4. Adjudication Method for the Test Set

• Comparative Testing (vs. Predicate): No explicit adjudication method is described. Differences between the proposed and predicate device would lead to classification as false positives/negatives based on the predicate's result.
• Alternate Site Evaluations: No adjudication is mentioned other than the "blind" nature of the samples. Agreement among sites and with the pre-defined panel truth was assessed.
• CDC CMV/HSV Serum Panel: The CDC "scored" the results. This implies the CDC had its own reference standard or agreed-upon ground truth for each of the 100 samples, against which the device's results were compared. This acts as an external adjudication of the device's performance against the CDC's accepted truth.

5. If a Multi-Reader Multi-Case (MRMC) Comparative Effectiveness Study was done, If so, what was the effect size of how much human readers improve with AI vs without AI assistance

No, an MRMC comparative effectiveness study was not done. This submission is for an in vitro diagnostic (IVD) assay (an ELISA kit), not an AI-powered diagnostic imaging device or software that assists human readers. Therefore, the concept of "human readers improve with AI vs. without AI assistance" does not apply here.

6. If a Standalone (i.e., algorithm only without human-in-the-loop performance) was done

Yes, in essence, standalone performance was evaluated. For an IVD assay like this ELISA kit, the device itself generates a quantitative (optical density) or qualitative (positive/negative) result based on chemical reactions. The performance metrics (sensitivity, specificity, precision, etc.) are a direct measurement of the device's output compared to ground truth or a predicate. There isn't a "human-in-the-loop" component in the interpretation of the primary result; the assay is designed to provide a direct output.

7. The Type of Ground Truth Used

• Predicate Device: For the primary comparison studies, the results from the Gull Laboratories CMV IgG ELISA Test served as the de facto ground truth.
• Pre-defined Panel Status: For the alternate site evaluations, pre-characterized CMV IgG negative/positive panel samples served as ground truth.
• CDC Characterization: For the critical CDC panel study, the CDC's independent characterization of the 100 samples served as the ground truth. This likely involved a combination of reference methods and clinical evaluation.
• Experimental Design/Known Status: For interfering substances, prozone, cross-reactivity, and precision studies, the ground truth was based on the known characteristics of the samples used (e.g., spiked concentrations, known high titers, samples positive for other viruses).

8. The Sample Size for the Training Set

The concept of a "training set" in the context of machine learning (AI development) is not directly applicable here. This is an ELISA kit, which relies on biochemical reactions, not an algorithm that learns from data.

Therefore, there is no explicit "training set" mentioned in the traditional AI/machine learning sense. The development of ELISA kits involves extensive research and development, optimization of reagents, and establishment of cutoff values, but this is a different process than algorithmic training. The "standardization to a characterized material" and the use of calibrators mentioned in section 6.(A) could be seen as analogous to internal calibration or optimization, but not a separate "training set" for an algorithm.

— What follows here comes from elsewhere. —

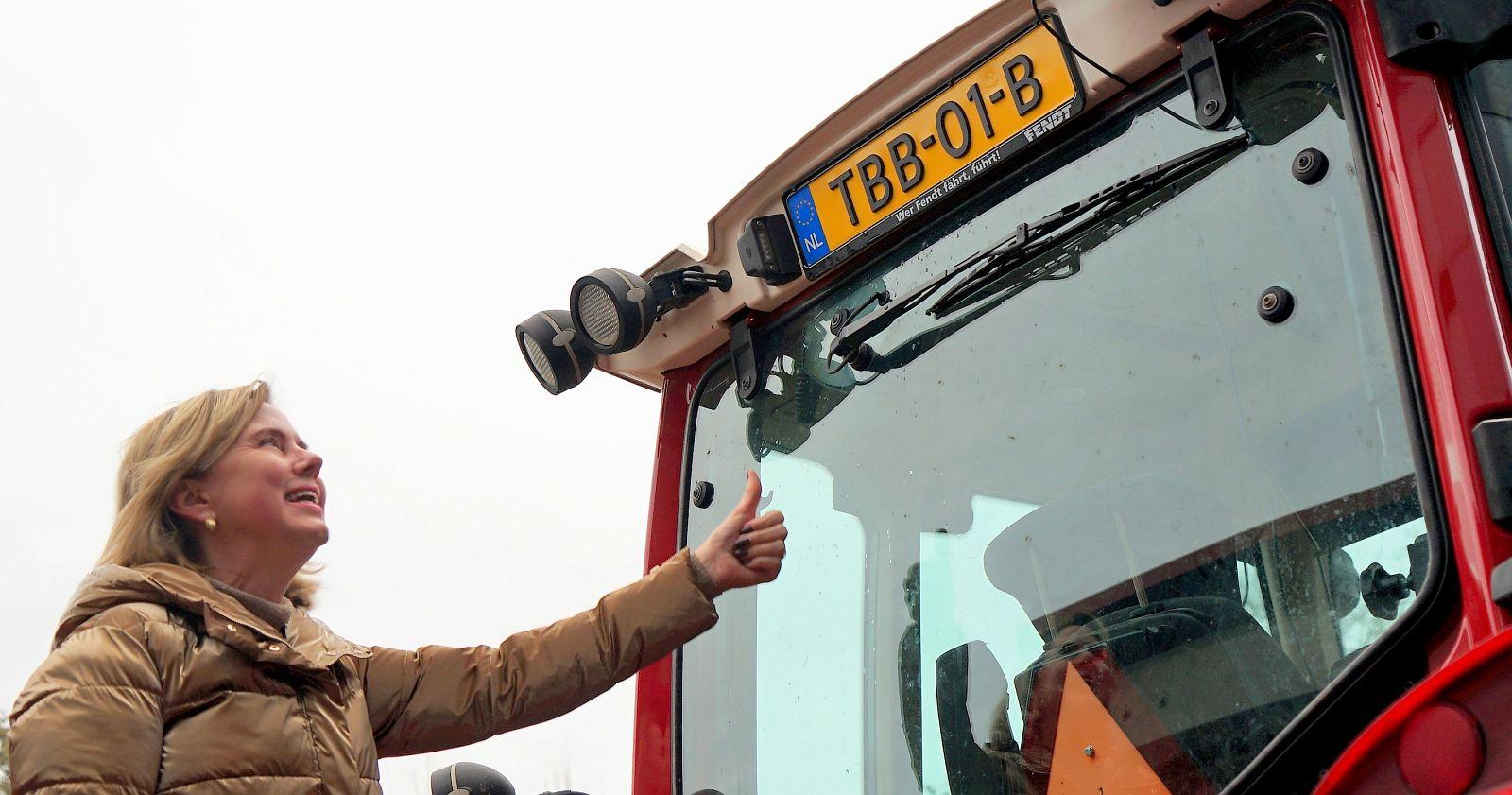 Minister Cora van Nieuwenhuizen overhandigd eerste Tractorkenteken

9. How the Ground Truth for the Training Set Was Established

As there is no "training set" in the AI/machine learning context, this question is not directly applicable.

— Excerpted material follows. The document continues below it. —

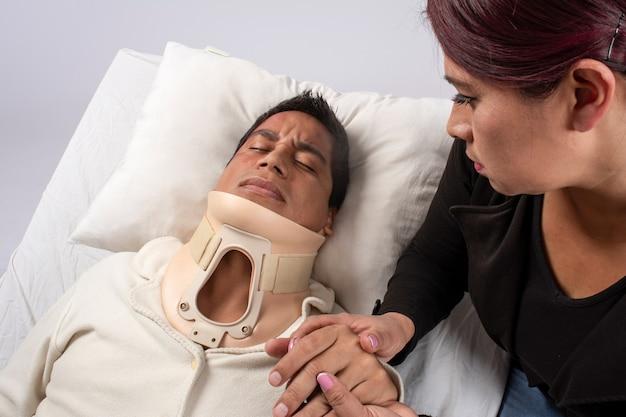 재활 및 치료 중 부상당한 다양한 라틴 아메리카 사람들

However, if we consider how the assay itself was optimized or calibrated, section 6.(A) states:

• "The cutoff for the proposed device is based upon the comparative performance with the predicate device. The optimal cutoff value was selected utilizing receiver operating characteristic (ROC) methods."
• "The proposed device is supplied with three calibrators (low, medium, and high) that have been standardized to a characterized material."

This indicates that:

• The cutoff value was established using mathematical methods (ROC) on data compared against the predicate device.
• The calibrators were standardized against a "characterized material," meaning a reference standard with known activity levels.

These steps are part of developing and optimizing the assay's performance rather than training an AI model.